Alexander und seine Gefährten stießen in der Troas auf das Gros der dort wartenden Truppen. Der zweiundzwanzigjährige Monarch strotzte vor Selbstbewusstsein. Ihm stand, trotz der genannten Schwierigkeiten, ein beträchtliches Militärpotenzial zur Verfügung. Keiner seiner Vorgänger auf dem Argeadenthron und auch kein griechischer Potentat hatte jemals eine vergleichbare Truppenkonzentration in Feindesland geführt. Voller Siegesgewissheit machte sich die von einem neuen Achilleus angeführte makedonisch-griechische Kriegskoalition auf, um die Konfrontation mit dem Gegner zu suchen. Es ist anzunehmen, dass die militärischen Direktiven in der Anfangsphase der Expedition von Parmenion ausgegeben wurden, der aufgrund seiner Ortskenntnis und Erfahrung einen maßgeblichen Einfluss auf den Feldzugsplan ausgeübt haben dürfte.

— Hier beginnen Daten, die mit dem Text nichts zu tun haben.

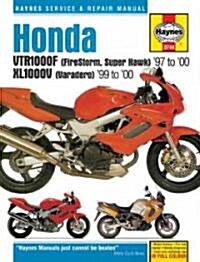 Haynes Honda Vtr1000F Firestorm (Super Hawk) & Xl1000V Varadero (Hardcover)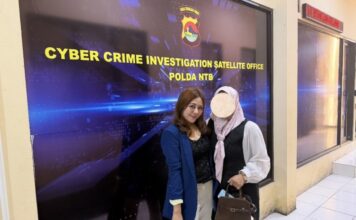 Pelapor Akun FB Diana Arkayanti dan Komo Atas Dugaan Pencemaran Nama Baik Tahap Pemeriksaan Saksi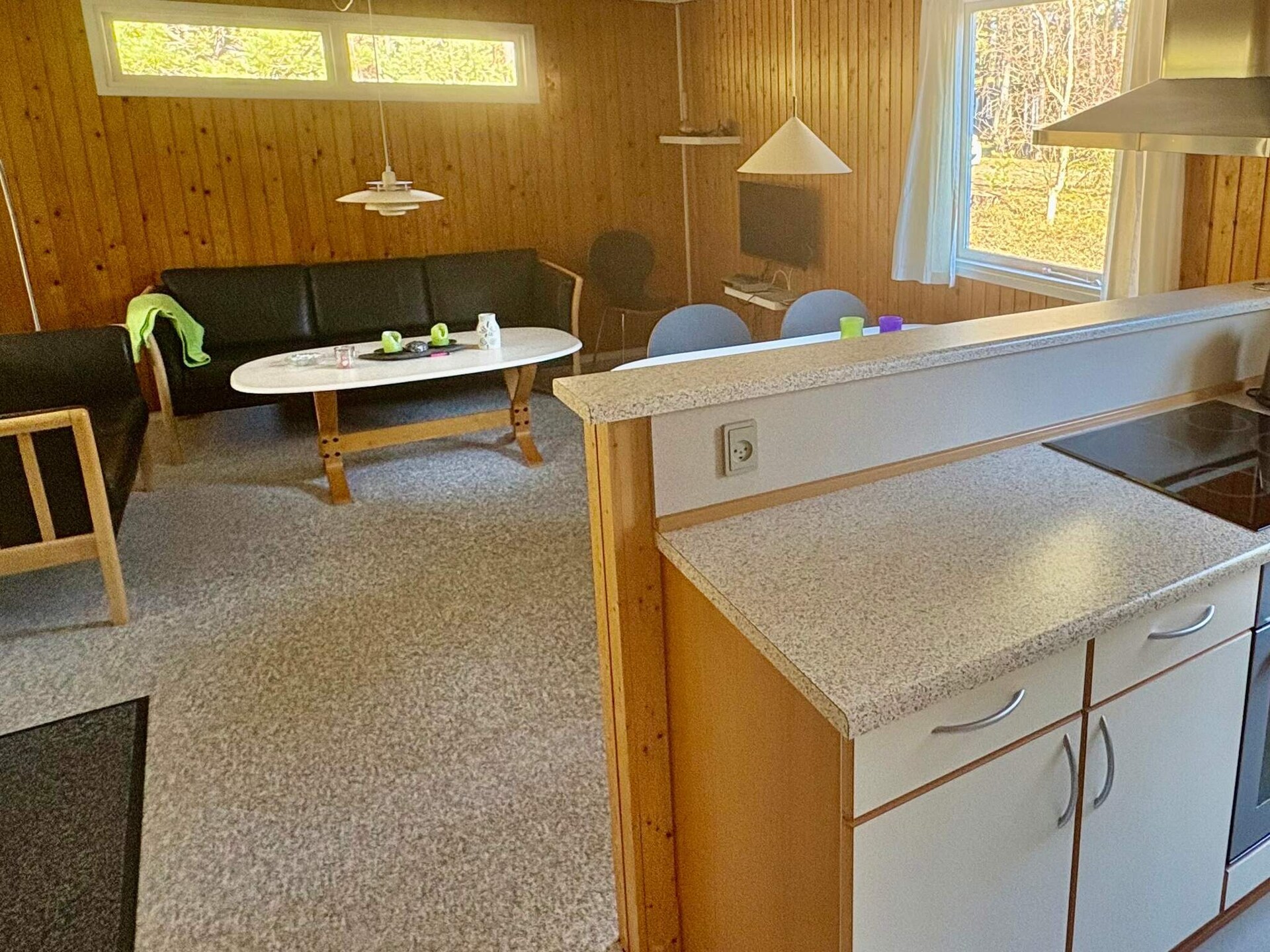 Vrijstaand vakantiehuis aan de golfbaan bij Aakirkeby, 250m van strand - foto 20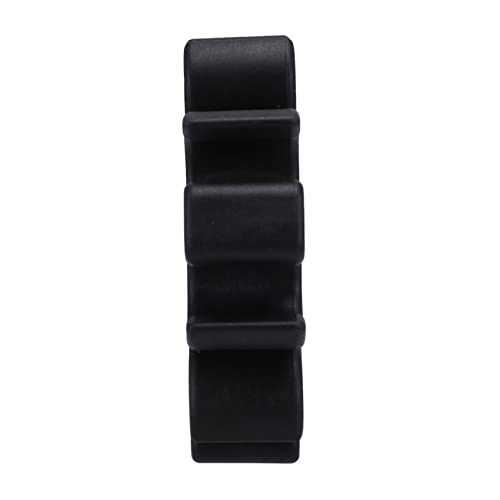 Clip para baquetas de tambor V TD 38mm en silicona, soporte para baquetas, accesorio negro miniatura 5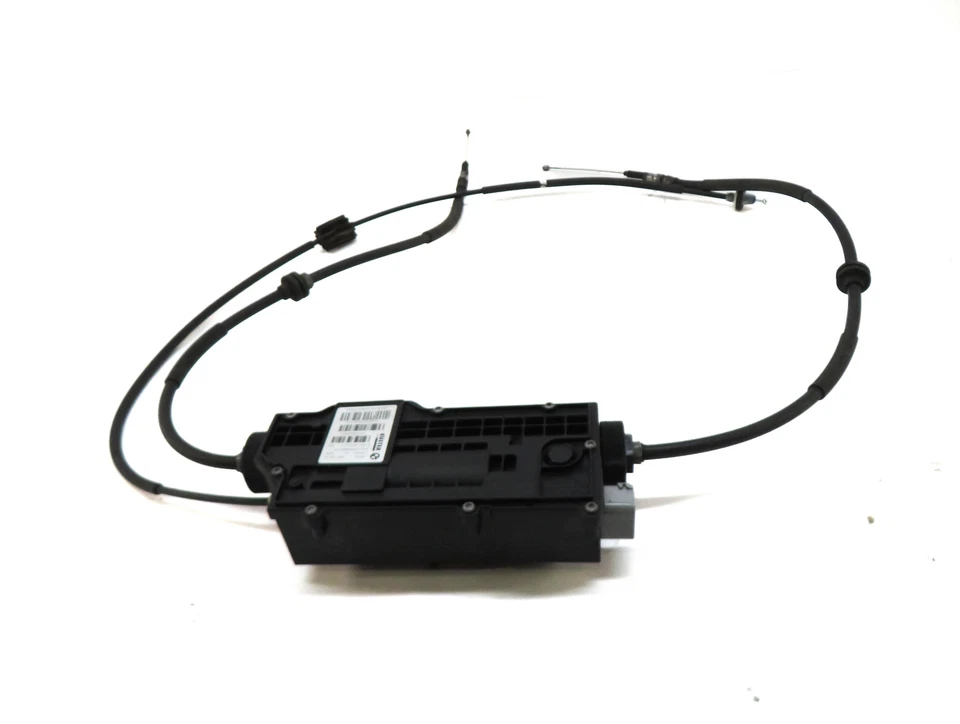 BMW X6 (E71) 2009 motor actuador de freno de estacionamiento de emergencia con cables Foto 4 de 4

Währenddessen hielten die persischen Satrapen von Lydien, des hellespontischen Phrygien, Großphrygien, Kappadokien und Kilikien gemeinsam mit dem griechischen Söldnerführer Memnon Kriegsrat. Auch Mitglieder der Achaimenidenfamilie nahmen daran teil, unter ihnen war ein Sohn des Dareios III. Memnon riet dazu, die Durchgangsgebiete preiszugeben und Alexander zu zermürben, ihn ins Landesinnere zu locken, damit er dann von der Seeseite mit Hilfe der überlegenen Flotte abgeschnitten und ausmanövriert werden könnte. Doch der Drang nach Schonung der fruchtbaren Landschaften Westkleinasiens und die persische Kriegerethik setzten sich gegen die zwar unpopuläre, aber wohlbegründete Strategie des Rhodiers Memnon durch. Daher beschloss der persische Kriegsrat, unverzüglich gegen die makedonische Invasionsarmee vorzugehen.20 Mit diesem Entschluss manifestierte sich die Schwäche der persischen Kriegsplanungen: Der von Dareios III. als Befehlshaber der vornehmlich aus griechischen Söldnern bestehenden Westarmee eingesetzte Memnon erhielt von den kleinasiatischen Satrapen wenig Unterstützung.21

Im Mai des Jahres 334 sammelte sich das persische Heer in der Nähe der bithynischen Stadt Zeleia am Fluss Granikos östlich der Landschaft Troas. Es bot die Schlacht an in der Erwartung, die Überlegenheit seiner Kavallerietruppen ausspielen zu können. Die Satrapen hofften, auf diesem unmittelbar vor dem europäischen Kontinent liegenden Kampfplatz, den sie selbst ausgesucht hatten, die Eindringlinge vernichtend zu schlagen und ihnen so das Erobern asiatischen Bodens zu verwehren. Offenbar waren sie vom Wunsch erfüllt, an den fernen Königshof von Susa möglichst rasch das Scheitern der makedonischen Expedition melden zu können, noch bevor diese so recht begonnen hatte.